### YOUR TASK
Output the entries below word for word, stopping once the line containing "Ireland - Sinn Fein political poster" is done, and omit each picture.

Stored items from a collection:
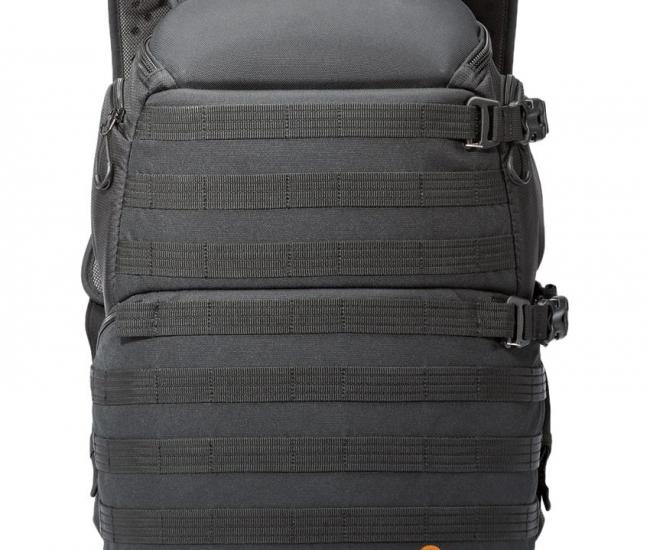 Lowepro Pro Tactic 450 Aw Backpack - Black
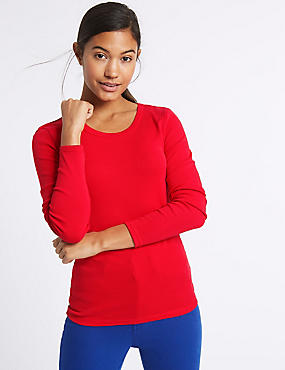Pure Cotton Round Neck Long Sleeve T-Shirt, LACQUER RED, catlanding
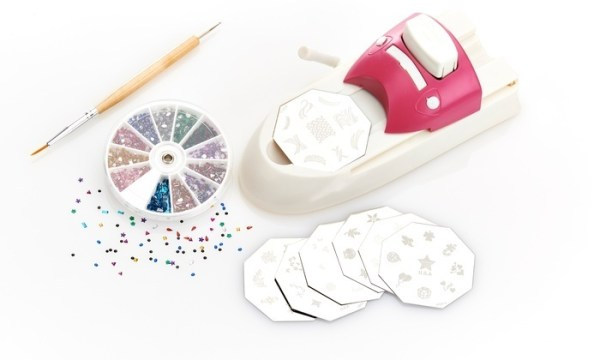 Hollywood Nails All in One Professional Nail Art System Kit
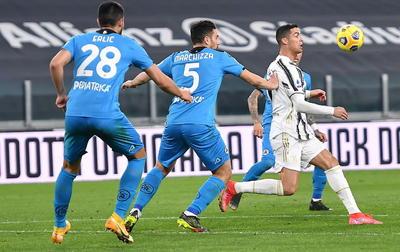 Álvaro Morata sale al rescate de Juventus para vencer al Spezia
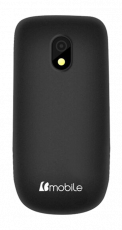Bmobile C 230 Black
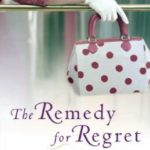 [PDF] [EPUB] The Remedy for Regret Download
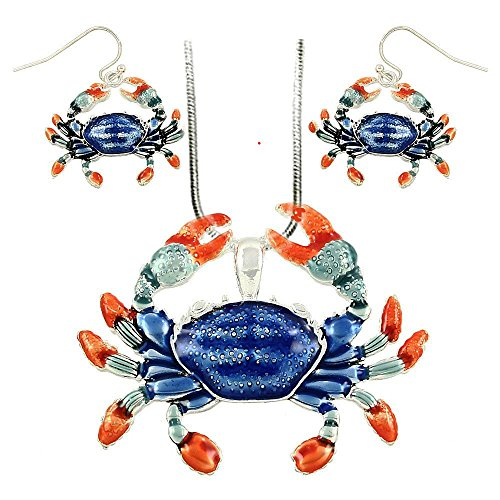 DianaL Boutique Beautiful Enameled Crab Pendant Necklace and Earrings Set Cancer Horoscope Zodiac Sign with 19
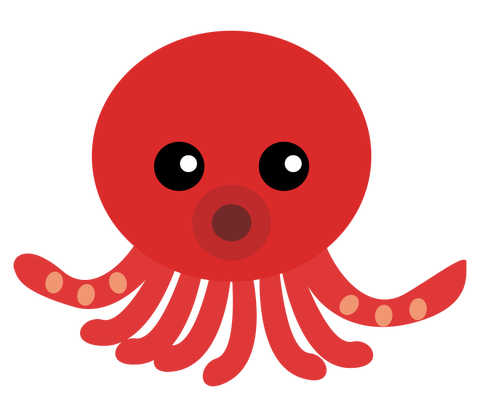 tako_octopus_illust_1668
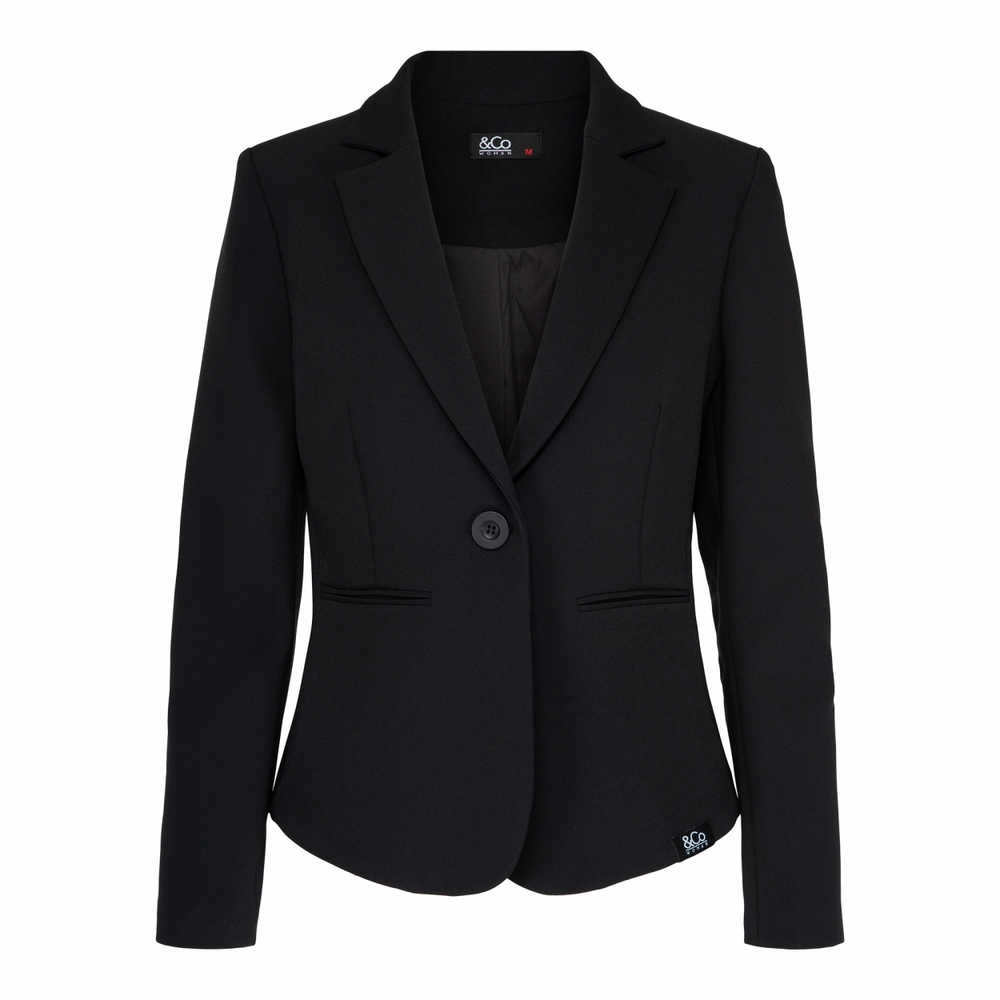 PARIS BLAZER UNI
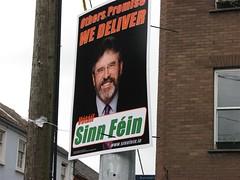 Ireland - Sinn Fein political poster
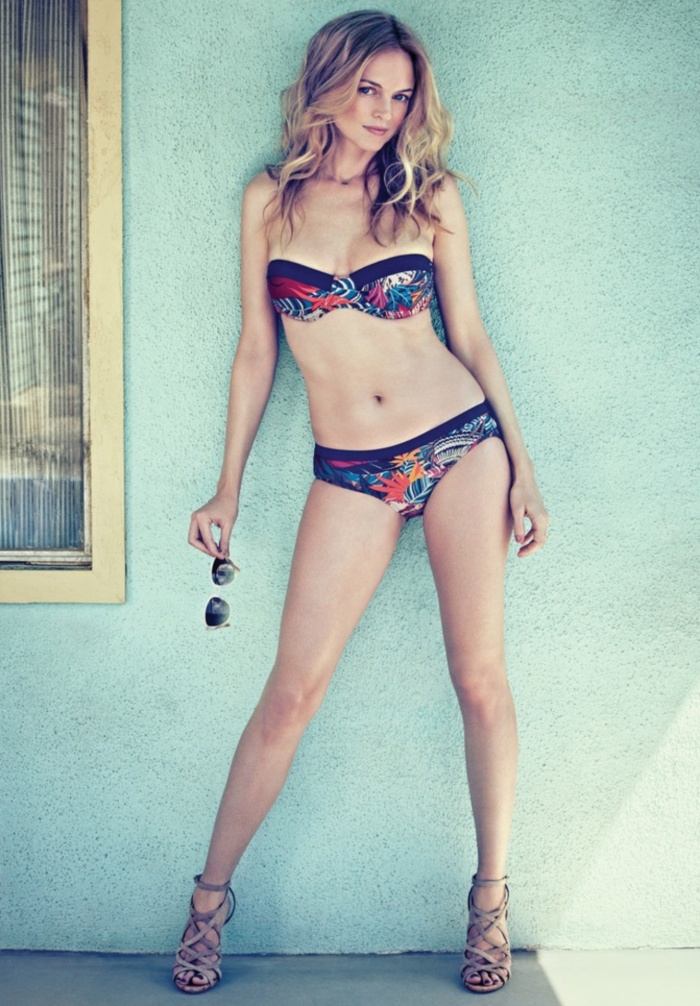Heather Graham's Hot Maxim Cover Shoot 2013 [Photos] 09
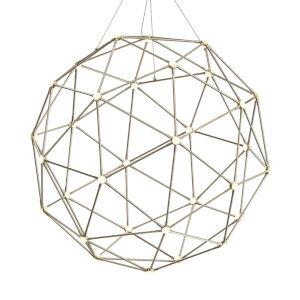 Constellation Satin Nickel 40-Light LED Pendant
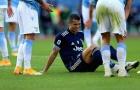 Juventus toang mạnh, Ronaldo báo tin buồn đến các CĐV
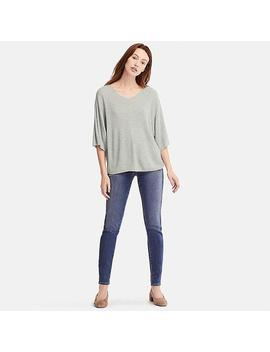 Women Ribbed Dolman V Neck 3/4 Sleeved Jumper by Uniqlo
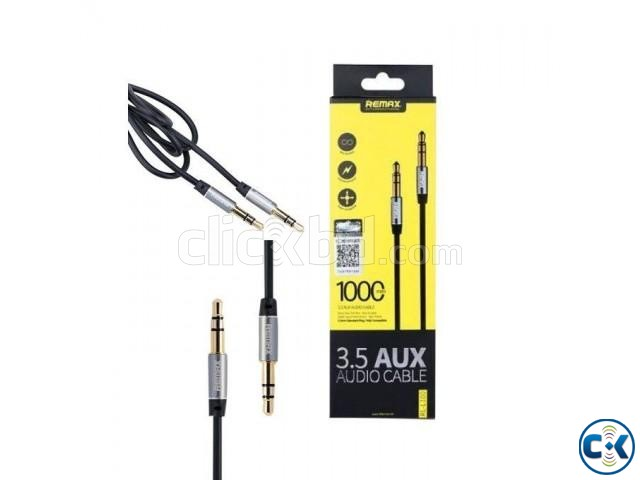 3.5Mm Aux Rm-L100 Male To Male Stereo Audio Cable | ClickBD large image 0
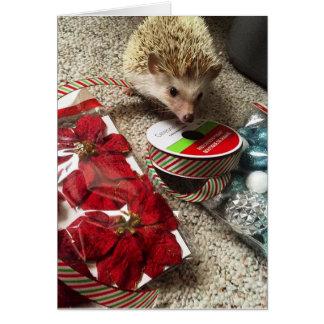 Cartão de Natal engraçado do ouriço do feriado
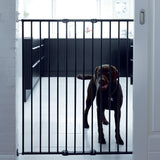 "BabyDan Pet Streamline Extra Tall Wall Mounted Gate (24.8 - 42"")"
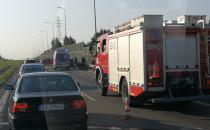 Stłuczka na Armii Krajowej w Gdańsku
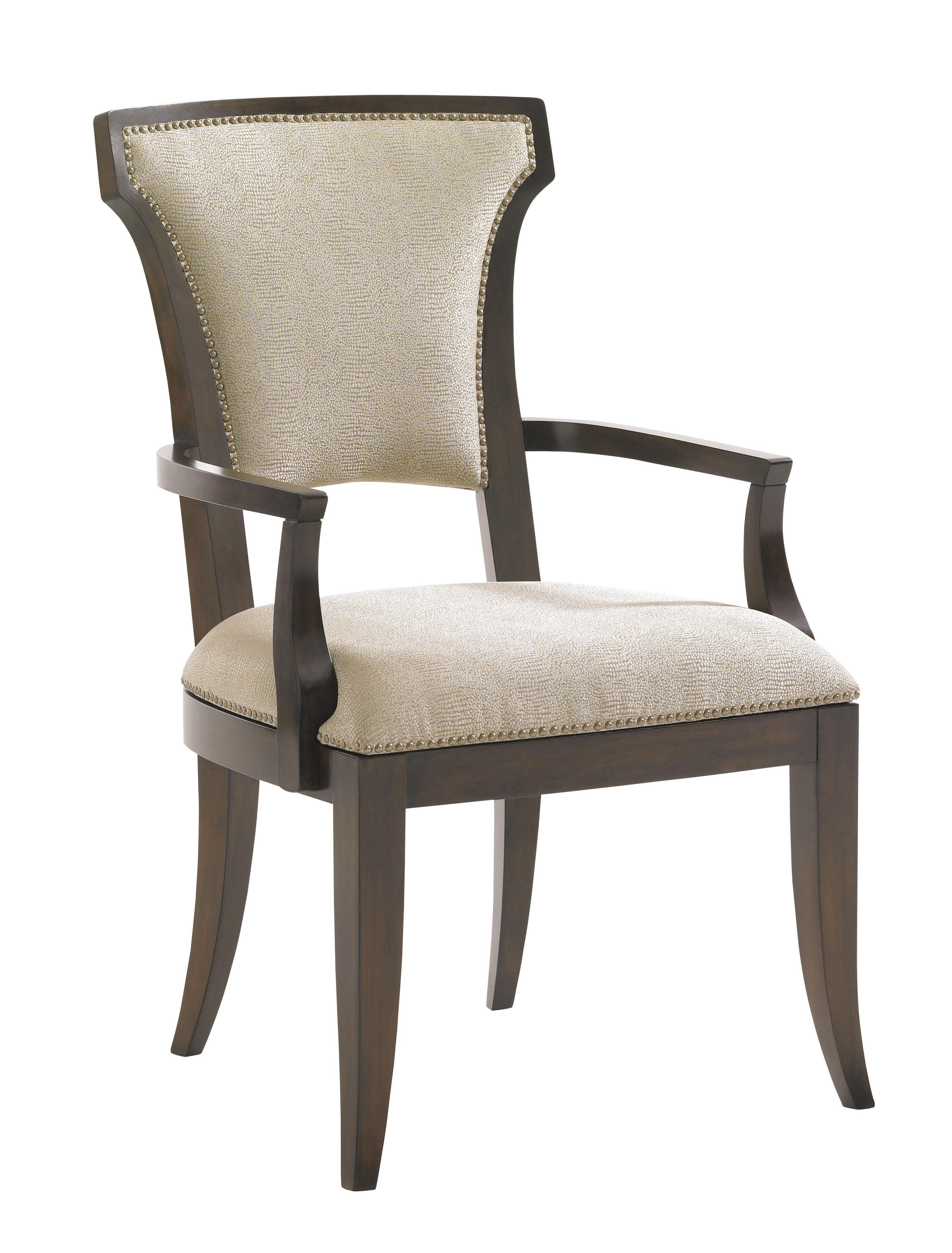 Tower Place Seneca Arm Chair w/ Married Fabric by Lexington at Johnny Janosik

### SOLUTION FOR THIS TASK
 Lowepro Pro Tactic 450 Aw Backpack - Black
Pure Cotton Round Neck Long Sleeve T-Shirt, LACQUER RED, catlanding
 Hollywood Nails All in One Professional Nail Art System Kit
 Álvaro Morata sale al rescate de Juventus para vencer al Spezia
Bmobile C 230 Black
 [PDF] [EPUB] The Remedy for Regret Download
 DianaL Boutique Beautiful Enameled Crab Pendant Necklace and Earrings Set Cancer Horoscope Zodiac Sign with 19
 tako_octopus_illust_1668
 PARIS BLAZER UNI
 Ireland - Sinn Fein political poster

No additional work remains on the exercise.